Put the listing, from its start through the line containing "What is the value for TRIMESTRE", into a JSON list of strings with one string per line. Leave out blank lines and pictures.

Records from a dataset:

╔══

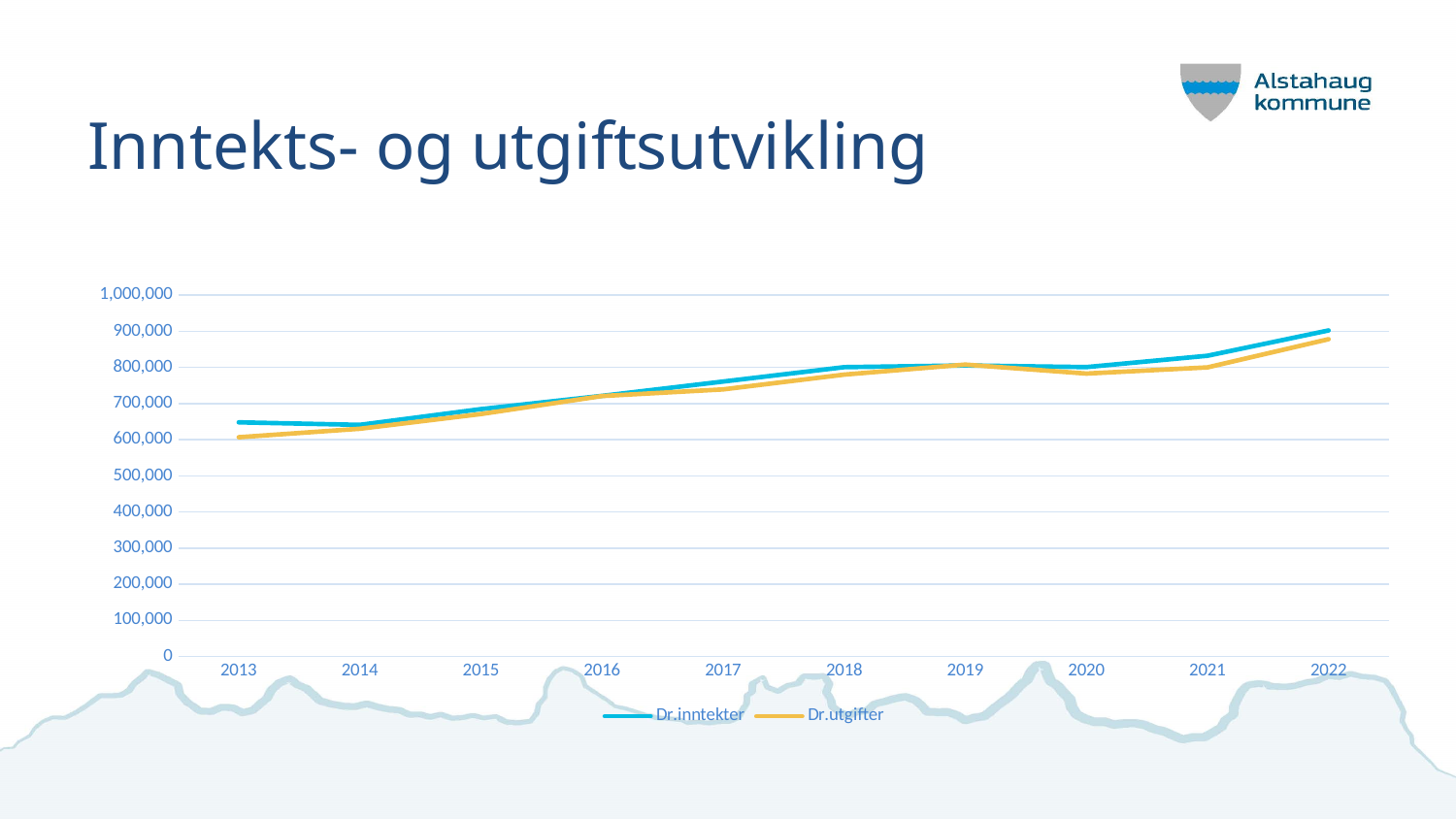
Is the value for Dr.utgifter in 2022 greater or less than 800,000? greater Do the values for Dr.utgifter generally rise or fall from 2013 to 2022? rise What kind of chart is shown on the slide? line chart How many series does the legend list? 2 Is the value for Dr.inntekter in 2013 greater or less than 600,000? greater How many years are shown on the x axis? 10 What is the title of the slide containing the chart? Inntekts- og utgiftsutvikling In which year is Dr.utgifter at its lowest? 2013 In 2013, which is larger: Dr.inntekter or Dr.utgifter? Dr.inntekter In which year is Dr.inntekter at its highest? 2022 Which series is drawn in yellow? Dr.utgifter Is the value for Dr.utgifter in 2013 greater or less than 700,000? less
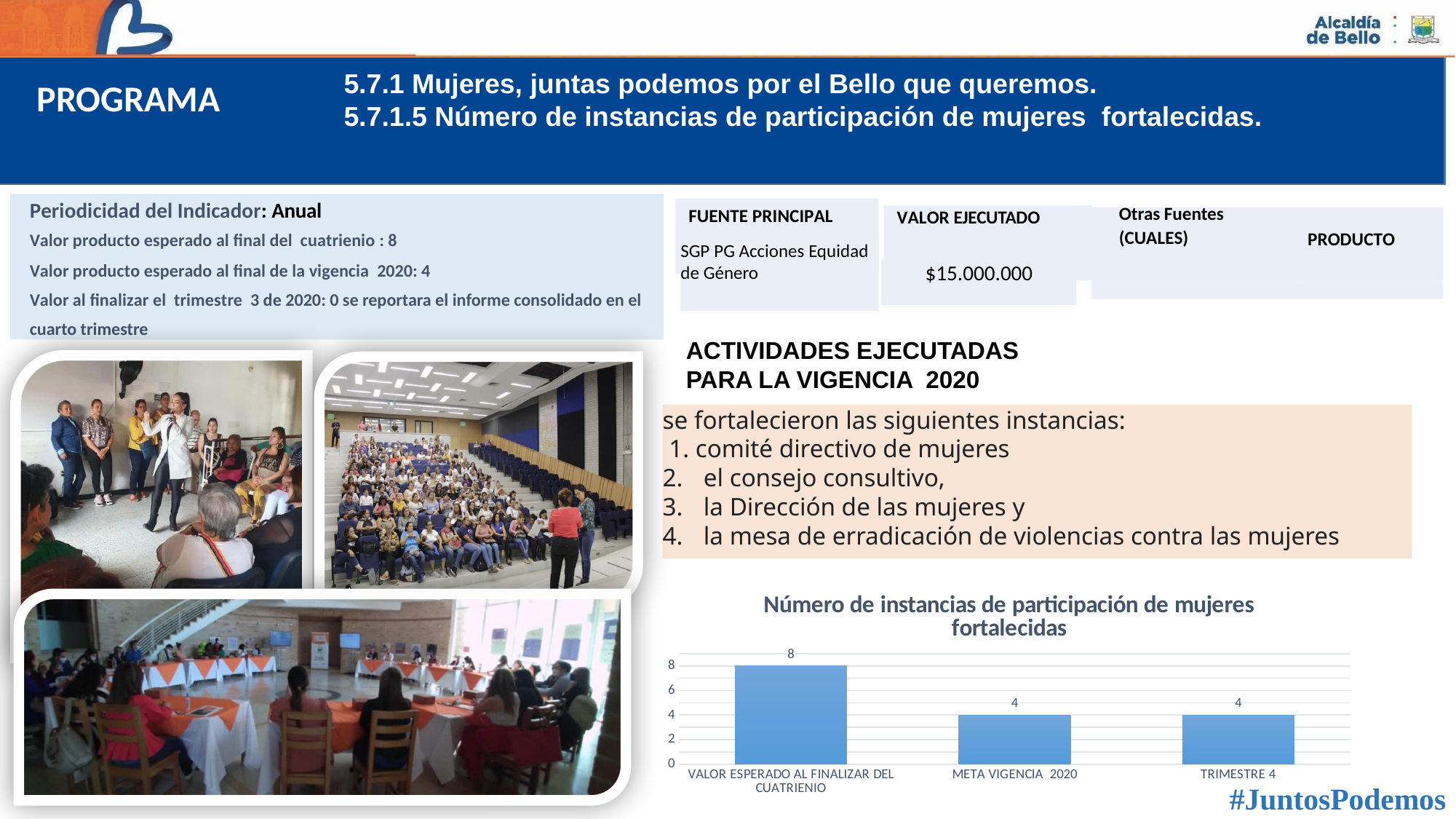
What is the value for TRIMESTRE 4? 4 What is the value for VALOR ESPERADO AL FINALIZAR DEL CUATRIENIO? 8 Is the value for VALOR ESPERADO AL FINALIZAR DEL CUATRIENIO greater or less than 6? greater What is the value for META VIGENCIA 2020? 4 Which is larger, the value for VALOR ESPERADO AL FINALIZAR DEL CUATRIENIO or the value for TRIMESTRE 4? VALOR ESPERADO AL FINALIZAR DEL CUATRIENIO Do the values rise or fall from the first category to the last? fall What kind of chart is shown on the slide? bar chart Is the value for META VIGENCIA 2020 greater or less than 6? less What is the title of the chart? Número de instancias de participación de mujeres fortalecidas What is the difference between the value for VALOR ESPERADO AL FINALIZAR DEL CUATRIENIO and the value for META VIGENCIA 2020? 4 Which category has the highest value? VALOR ESPERADO AL FINALIZAR DEL CUATRIENIO How many categories are shown in the chart? 3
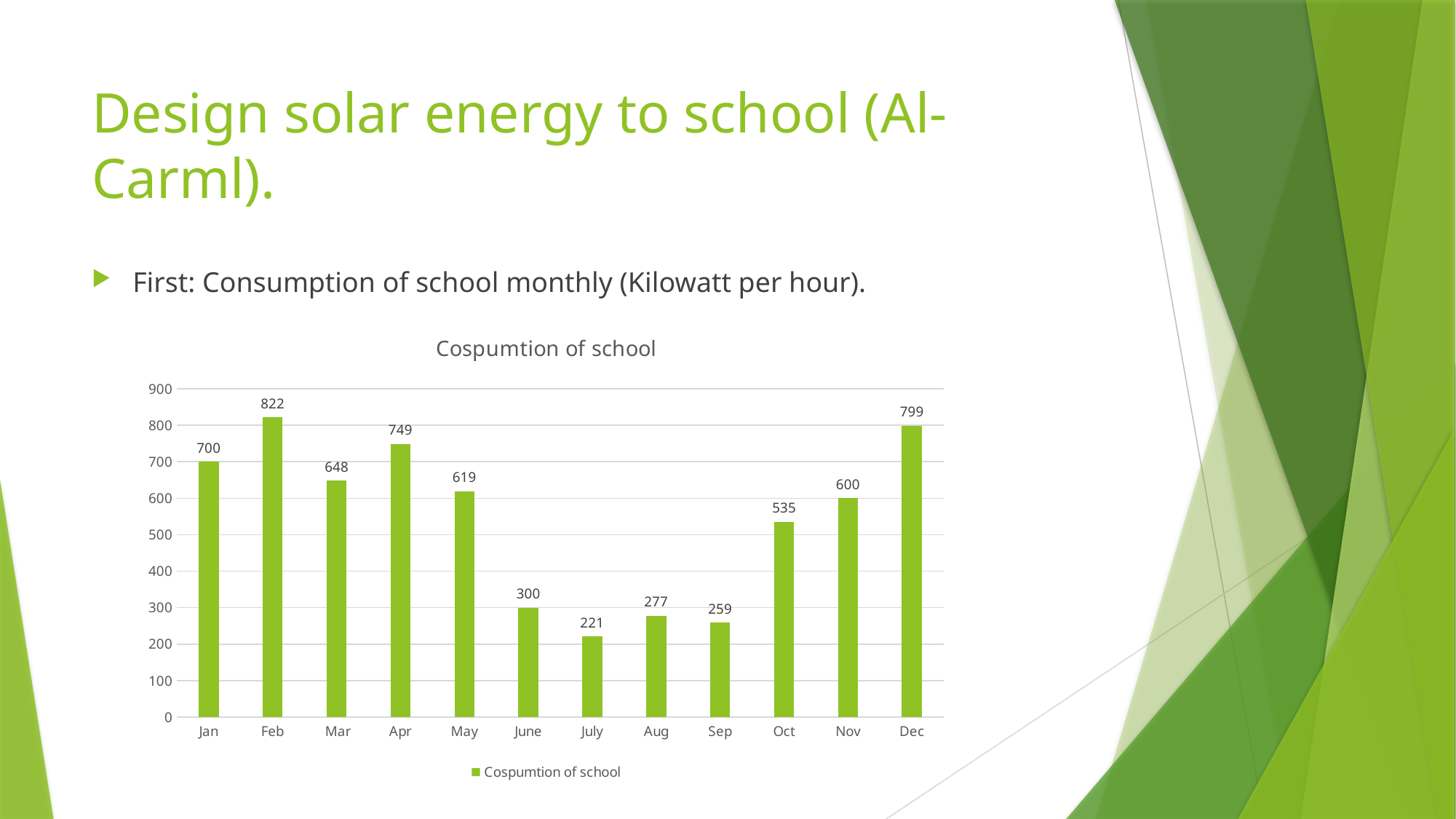
Which month has a higher consumption value, Apr or May? Apr What kind of chart is shown on the slide? Bar chart Which month has the highest consumption of school? Feb What is the consumption of school value for Oct? 535 What is the difference between the consumption values for Jan and June? 400 What is the title of the chart? Cospumtion of school What is the consumption of school value for Feb? 822 What is the consumption of school value for July? 221 How many months are shown on the x axis of the chart? 12 Is the value for Nov greater or less than 500? greater Which month has the lowest consumption of school? July What is the difference between the consumption values for Feb and Dec? 23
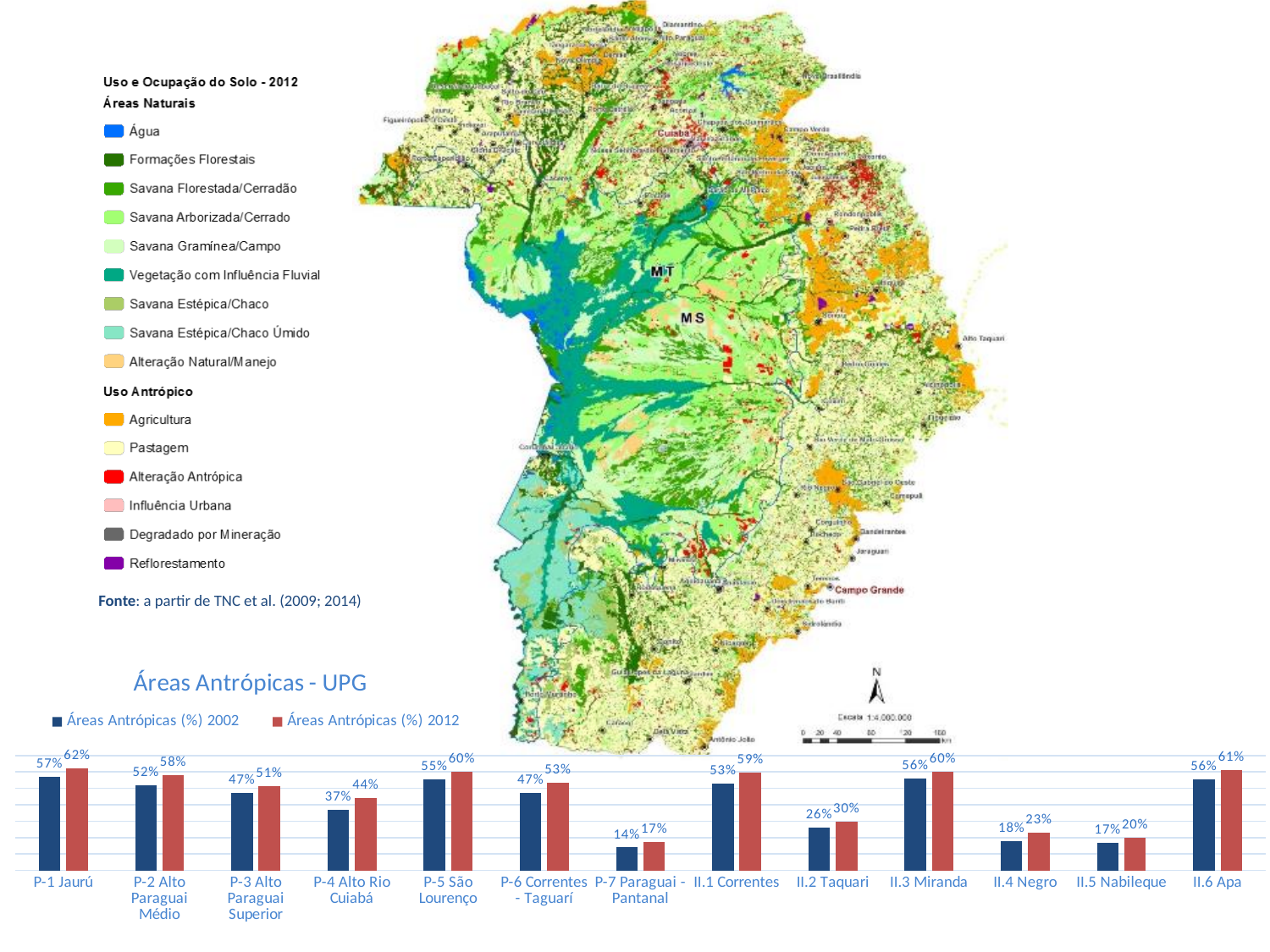
In the 'Áreas Antrópicas - UPG' chart, what is the value of Áreas Antrópicas (%) 2012 for II.4 Negro? 23% What kind of chart is 'Áreas Antrópicas - UPG'? Bar chart In the 'Áreas Antrópicas - UPG' chart, what is the value of Áreas Antrópicas (%) 2002 for P-4 Alto Rio Cuiabá? 37% In the 'Áreas Antrópicas - UPG' chart, what is the value of Áreas Antrópicas (%) 2012 for P-1 Jaurú? 62% In the 'Áreas Antrópicas - UPG' chart, what is the difference between the 2012 and 2002 values for II.2 Taquari? 4% In the 'Áreas Antrópicas - UPG' chart, which is larger: the 2002 value for II.3 Miranda or the 2002 value for II.1 Correntes? II.3 Miranda In the 'Áreas Antrópicas - UPG' chart, which category has the lowest value for Áreas Antrópicas (%) 2002? P-7 Paraguai - Pantanal In the 'Áreas Antrópicas - UPG' chart, which series is shown in red? Áreas Antrópicas (%) 2012 In the 'Áreas Antrópicas - UPG' chart, what is the difference between the 2012 and 2002 values for P-4 Alto Rio Cuiabá? 7% In the 'Áreas Antrópicas - UPG' chart, which category has the highest value for Áreas Antrópicas (%) 2012? P-1 Jaurú How many categories (UPGs) are shown on the x axis of the 'Áreas Antrópicas - UPG' chart? 13 How many series does the legend of the 'Áreas Antrópicas - UPG' chart list? 2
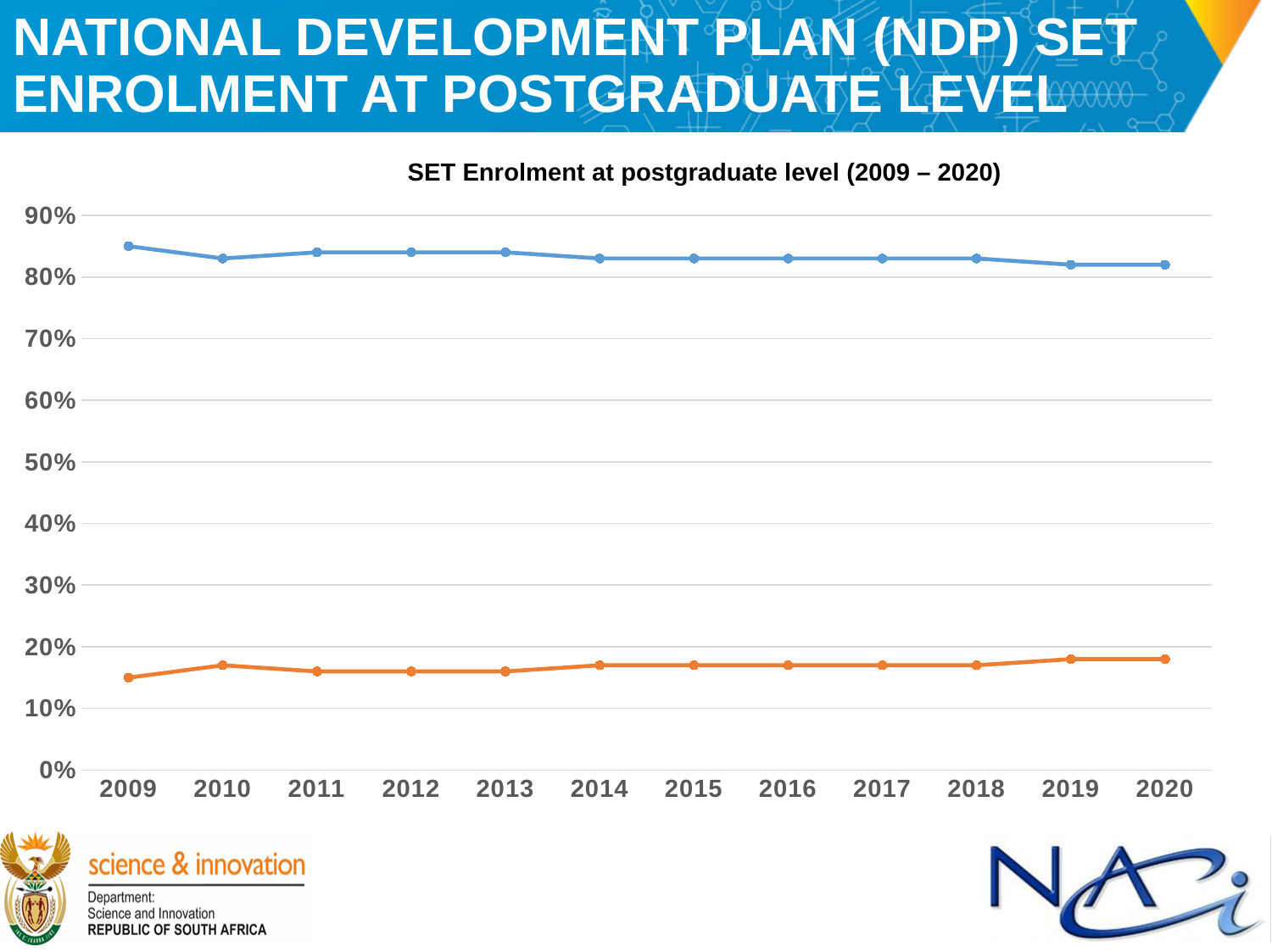
Is the value of the orange line for 2009 greater or less than 20%? less Is the value of the blue line for 2020 greater or less than 70%? greater How many years are plotted along the x axis of the chart? 12 What type of chart is shown on the slide? line chart Which line has the higher value in 2015, the blue line or the orange line? the blue line What is the title of the chart? SET Enrolment at postgraduate level (2009 – 2020) Does the blue line generally rise or fall from 2009 to 2020? fall In which year does the blue line reach its highest value? 2009 Is the value of the blue line for 2009 greater or less than 80%? greater In which year does the orange line have its lowest value? 2009 How many lines are plotted on the chart? 2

╚══

### Written solution:
[
  "Is the value for Dr.utgifter in 2022 greater or less than 800,000? greater Do the values for Dr.utgifter generally rise or fall from 2013 to 2022? rise What kind of chart is shown on the slide? line chart How many series does the legend list? 2 Is the value for Dr.inntekter in 2013 greater or less than 600,000? greater How many years are shown on the x axis? 10 What is the title of the slide containing the chart? Inntekts- og utgiftsutvikling In which year is Dr.utgifter at its lowest? 2013 In 2013, which is larger: Dr.inntekter or Dr.utgifter? Dr.inntekter In which year is Dr.inntekter at its highest? 2022 Which series is drawn in yellow? Dr.utgifter Is the value for Dr.utgifter in 2013 greater or less than 700,000? less",
  "What is the value for TRIMESTRE 4? 4 What is the value for VALOR ESPERADO AL FINALIZAR DEL CUATRIENIO? 8 Is the value for VALOR ESPERADO AL FINALIZAR DEL CUATRIENIO greater or less than 6? greater What is the value for META VIGENCIA 2020? 4 Which is larger, the value for VALOR ESPERADO AL FINALIZAR DEL CUATRIENIO or the value for TRIMESTRE 4? VALOR ESPERADO AL FINALIZAR DEL CUATRIENIO Do the values rise or fall from the first category to the last? fall What kind of chart is shown on the slide? bar chart Is the value for META VIGENCIA 2020 greater or less than 6? less What is the title of the chart? Número de instancias de participación de mujeres fortalecidas What is the difference between the value for VALOR ESPERADO AL FINALIZAR DEL CUATRIENIO and the value for META VIGENCIA 2020? 4 Which category has the highest value? VALOR ESPERADO AL FINALIZAR DEL CUATRIENIO How many categories are shown in the chart? 3"
]